- Exercise text:

━━━━━━

Tuesday, December 31, 2013

Athletes and Pot

Denver -- It was the morning of a 2010 playoff game, and one of the Nuggets had just smoked some nuggets. As the team practiced, the player was so high that Rex Chapman, a team executive at the time, had to pull him aside to get him to focus.
"Across all walks of life and in every profession, people smoke (marijuana). This is no secret, and pro sports are not exempt," said Chapman, who played 12 years in the NBA. "But employers deserve and pay for A-plus employees. There is a time and place for everything. As a member of a team, guys owe it to their teammates to put their best foot forward."

Marijuana use has long been a part of sports' subculture, especially and fittingly in a place nicknamed the Mile High City. It soon may become part of the mainstream. New laws taking effect Wednesday in Colorado allow the retail sale of recreational marijuana.
But as much as society often mirrors changes in sports culture, to most of the ruling bodies of sports, weed remains a four-letter word. Fiercely protective of their image, they don't want athletes openly smoking marijuana, regardless of what Colorado voters might say. There is evidence in recent surveys, however, that society's changing views toward marijuana, specifically widespread acceptance of the medicinal benefits in alleviating pain, are thawing previous hard-line stances.
Winter Olympic athletes, for example, are all but given a free pass for smoking marijuana while out of competition. And the World Anti-Doping Agency this past May increased the threshold for a positive marijuana test tenfold. The NHL, meanwhile, alone among the big four North American professional sports, does not include marijuana among its banned substances.
Nevertheless, advocates for the use of marijuana know they face an uphill challenge making cannabis legal for athletes.

━━━━━━

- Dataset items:
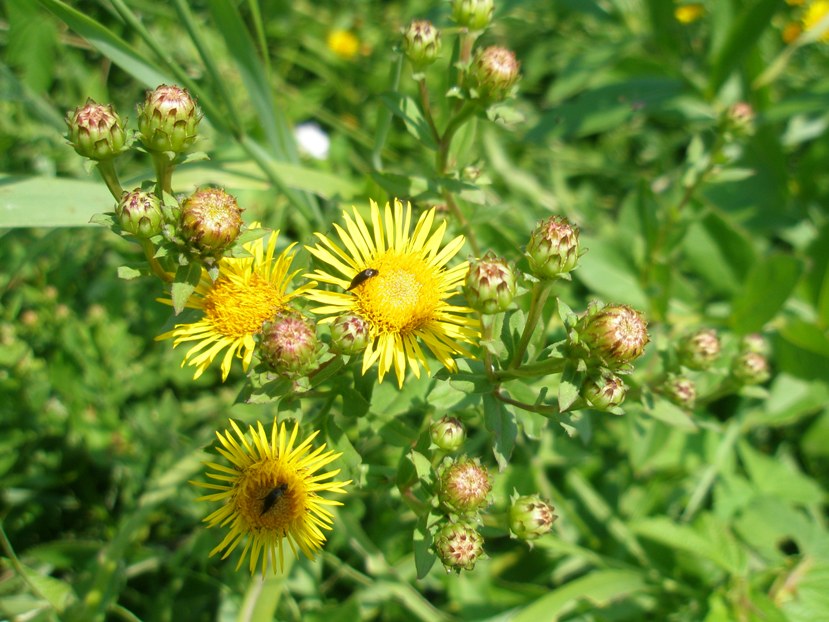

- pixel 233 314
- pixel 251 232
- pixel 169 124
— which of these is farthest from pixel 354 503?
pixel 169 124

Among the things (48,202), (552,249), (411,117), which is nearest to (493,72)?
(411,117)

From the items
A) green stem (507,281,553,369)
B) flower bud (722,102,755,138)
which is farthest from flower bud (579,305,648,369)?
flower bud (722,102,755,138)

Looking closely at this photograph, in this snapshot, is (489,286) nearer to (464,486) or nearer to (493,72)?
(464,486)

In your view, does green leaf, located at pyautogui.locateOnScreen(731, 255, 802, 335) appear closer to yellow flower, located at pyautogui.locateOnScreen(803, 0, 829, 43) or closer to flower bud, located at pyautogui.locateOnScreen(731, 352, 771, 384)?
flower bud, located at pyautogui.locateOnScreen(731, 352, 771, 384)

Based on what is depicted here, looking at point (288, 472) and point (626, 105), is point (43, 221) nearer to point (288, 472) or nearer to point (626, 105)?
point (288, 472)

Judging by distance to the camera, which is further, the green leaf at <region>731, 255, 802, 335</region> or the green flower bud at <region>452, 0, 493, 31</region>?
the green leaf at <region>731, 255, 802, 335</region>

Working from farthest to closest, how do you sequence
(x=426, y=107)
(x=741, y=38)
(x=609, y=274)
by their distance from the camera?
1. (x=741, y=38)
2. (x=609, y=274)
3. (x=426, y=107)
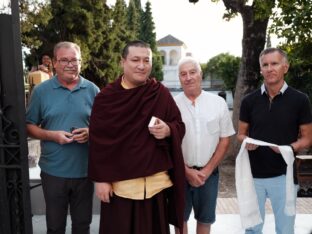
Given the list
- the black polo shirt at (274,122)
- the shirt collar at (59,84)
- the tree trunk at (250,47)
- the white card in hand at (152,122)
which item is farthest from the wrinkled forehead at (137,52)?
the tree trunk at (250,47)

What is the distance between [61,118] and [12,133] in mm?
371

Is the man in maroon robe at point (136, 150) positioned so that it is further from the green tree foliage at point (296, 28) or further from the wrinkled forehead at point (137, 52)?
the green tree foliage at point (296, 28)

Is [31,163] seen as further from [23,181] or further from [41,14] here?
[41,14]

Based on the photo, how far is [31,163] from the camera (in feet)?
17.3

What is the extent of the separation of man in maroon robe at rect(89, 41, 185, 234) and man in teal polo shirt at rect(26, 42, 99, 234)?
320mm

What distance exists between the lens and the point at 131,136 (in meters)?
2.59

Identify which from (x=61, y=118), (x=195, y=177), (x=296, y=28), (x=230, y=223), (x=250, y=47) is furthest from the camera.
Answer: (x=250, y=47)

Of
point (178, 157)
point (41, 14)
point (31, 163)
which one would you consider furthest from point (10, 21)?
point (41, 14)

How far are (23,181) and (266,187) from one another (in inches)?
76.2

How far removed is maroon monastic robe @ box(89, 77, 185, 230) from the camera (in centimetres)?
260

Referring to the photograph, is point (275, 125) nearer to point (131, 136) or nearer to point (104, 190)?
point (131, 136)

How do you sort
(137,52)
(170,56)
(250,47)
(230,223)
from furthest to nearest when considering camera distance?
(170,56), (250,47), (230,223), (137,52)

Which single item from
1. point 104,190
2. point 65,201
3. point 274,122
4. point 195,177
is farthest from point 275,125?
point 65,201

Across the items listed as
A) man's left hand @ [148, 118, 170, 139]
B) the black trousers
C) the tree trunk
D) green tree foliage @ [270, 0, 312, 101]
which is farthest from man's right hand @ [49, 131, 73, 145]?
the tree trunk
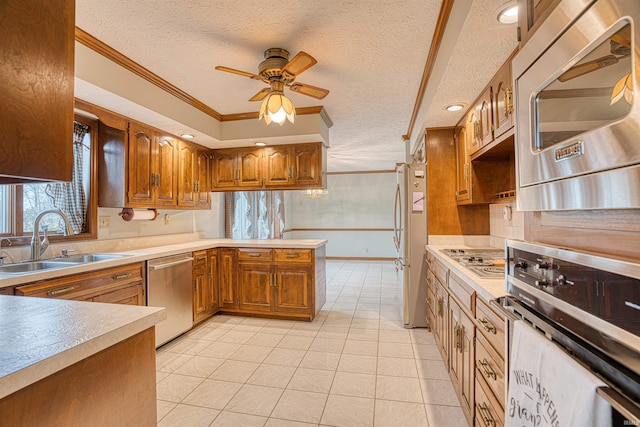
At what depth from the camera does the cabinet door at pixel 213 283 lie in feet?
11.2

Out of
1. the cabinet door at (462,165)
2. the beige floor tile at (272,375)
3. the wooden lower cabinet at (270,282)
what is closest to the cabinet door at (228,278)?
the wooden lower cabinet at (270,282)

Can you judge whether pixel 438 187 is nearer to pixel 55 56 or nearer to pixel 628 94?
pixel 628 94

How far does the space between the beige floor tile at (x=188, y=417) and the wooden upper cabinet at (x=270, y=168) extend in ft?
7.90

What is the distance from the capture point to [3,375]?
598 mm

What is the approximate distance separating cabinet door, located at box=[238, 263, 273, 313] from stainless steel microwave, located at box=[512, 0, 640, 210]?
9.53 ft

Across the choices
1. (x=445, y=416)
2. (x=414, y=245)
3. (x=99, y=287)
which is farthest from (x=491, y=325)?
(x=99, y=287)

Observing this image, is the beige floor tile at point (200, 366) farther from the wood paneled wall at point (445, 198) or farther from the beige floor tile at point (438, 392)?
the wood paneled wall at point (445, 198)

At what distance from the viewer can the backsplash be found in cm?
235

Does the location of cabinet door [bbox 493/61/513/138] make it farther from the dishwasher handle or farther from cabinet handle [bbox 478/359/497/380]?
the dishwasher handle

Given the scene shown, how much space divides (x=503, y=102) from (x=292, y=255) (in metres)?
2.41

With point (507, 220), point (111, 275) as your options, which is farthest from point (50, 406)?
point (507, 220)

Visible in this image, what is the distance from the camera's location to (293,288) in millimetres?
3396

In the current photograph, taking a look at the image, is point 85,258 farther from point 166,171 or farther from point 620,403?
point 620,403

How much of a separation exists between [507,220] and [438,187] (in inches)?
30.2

━━━━━━

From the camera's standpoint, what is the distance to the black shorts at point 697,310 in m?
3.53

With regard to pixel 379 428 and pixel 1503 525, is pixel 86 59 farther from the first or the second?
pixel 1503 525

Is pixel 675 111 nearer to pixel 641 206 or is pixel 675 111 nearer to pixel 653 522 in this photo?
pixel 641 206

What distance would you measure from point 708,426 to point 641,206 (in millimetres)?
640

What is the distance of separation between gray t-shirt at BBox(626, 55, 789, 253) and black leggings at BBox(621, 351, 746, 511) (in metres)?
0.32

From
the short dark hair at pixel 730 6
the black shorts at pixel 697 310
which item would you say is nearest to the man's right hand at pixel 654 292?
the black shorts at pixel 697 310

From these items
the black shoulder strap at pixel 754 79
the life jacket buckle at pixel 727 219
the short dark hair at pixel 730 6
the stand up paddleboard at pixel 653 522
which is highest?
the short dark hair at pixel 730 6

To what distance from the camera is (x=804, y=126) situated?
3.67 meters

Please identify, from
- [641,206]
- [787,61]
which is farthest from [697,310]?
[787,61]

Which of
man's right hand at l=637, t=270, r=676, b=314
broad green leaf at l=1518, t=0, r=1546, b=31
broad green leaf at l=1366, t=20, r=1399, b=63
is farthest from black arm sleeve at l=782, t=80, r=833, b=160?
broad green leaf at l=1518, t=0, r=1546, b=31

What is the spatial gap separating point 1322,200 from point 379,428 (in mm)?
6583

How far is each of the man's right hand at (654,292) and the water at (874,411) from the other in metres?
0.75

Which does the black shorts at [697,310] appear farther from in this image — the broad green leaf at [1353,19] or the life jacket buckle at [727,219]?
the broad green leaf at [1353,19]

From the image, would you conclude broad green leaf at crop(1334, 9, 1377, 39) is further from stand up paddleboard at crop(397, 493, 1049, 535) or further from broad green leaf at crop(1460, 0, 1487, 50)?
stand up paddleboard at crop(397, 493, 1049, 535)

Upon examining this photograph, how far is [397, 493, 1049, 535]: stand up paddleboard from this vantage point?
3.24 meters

━━━━━━

- Work task 1:
Answer these questions about the article on athletes and marijuana:
(a) How many years did Rex Chapman play in the NBA?
(b) On what day do the new Colorado laws allowing retail sale of recreational marijuana take effect?
(c) By how much did the World Anti-Doping Agency raise the threshold for a positive marijuana test?
- Work task 2:
Do these statements agree with the article on athletes and marijuana? Answer yes or no for each and quote the words that decide it.
(a) The NHL lists marijuana among its banned substances.
(b) The playoff game at the start of the article was played in 2010.
(c) Winter Olympic athletes face strict penalties for smoking marijuana out of competition.

- Answer 1:
(a) 12 years.
(b) Wednesday.
(c) Tenfold.

- Answer 2:
(a) No: "The NHL, meanwhile, alone among the big four North American professional sports, does not include marijuana among its banned substances."
(b) Yes: "It was the morning of a 2010 playoff game"
(c) No: "Winter Olympic athletes, for example, are all but given a free pass for smoking marijuana while out of competition."